» BRANO DI RIFERIMENTO
┄┄┄┄┄┄
Per questo la Ragioneria «chiede al ministero della Salute, in occasione del riparto delle disponibilità finanziarie 2024 del Ssn e per i successivi anni, di rendere indisponibili le risorse preordinate all’entrata in vigore delle nuove tariffe e quelle per l’aggiornamento dei Lea fino all’effettivo utilizzo delle risorse per le finalità indicate dalle norme».
Questo meccanismo ha spinto in Sicilia i deputati Pd all’Ars, a chiedere alla giunta Schifani l’istituzione di “un fondo per la Pma”: «Per diversi anni l’applicazione dei Lea è stata ostacolata dalla mancata approvazione del decreto Tariffe necessario a garantire parità di accesso alle prestazioni Pma. Il ritardo ha determinato differenze tra i costi sostenuti dalle coppie per l’avvio di cicli Pma nelle diverse regioni, poiché gli enti territoriali in piano di disavanzo sanitario, come la Sicilia, non possono finanziare prestazioni extra Lea».
┄┄┄┄┄┄
» MATERIALE REGISTRATO
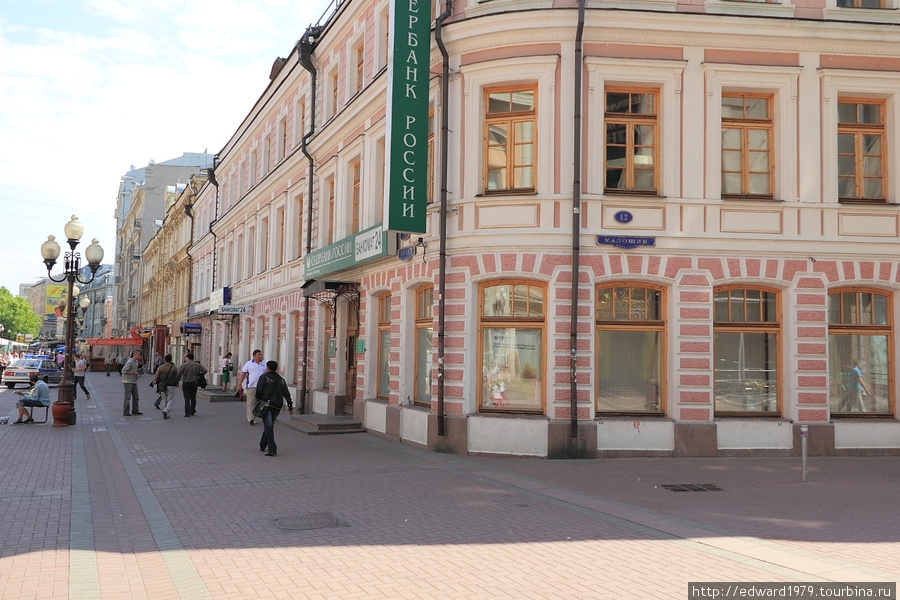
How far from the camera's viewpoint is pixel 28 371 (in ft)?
112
┄┄┄┄┄┄
» CONSEGNA
Risponda brevemente a queste domande sul brano relativo ai Lea e alla Pma:
1. A quale ministero si rivolge la richiesta della Ragioneria?
2. Che cosa chiedono di istituire i deputati Pd all'Ars alla giunta Schifani?
3. Secondo i deputati, quali enti territoriali non possono finanziare prestazioni extra Lea?
Il materiale non ha alcun legame con il brano.

» RISPOSTA
1. Al ministero della Salute.
2. Un fondo per la Pma.
3. Gli enti territoriali in piano di disavanzo sanitario, come la Sicilia.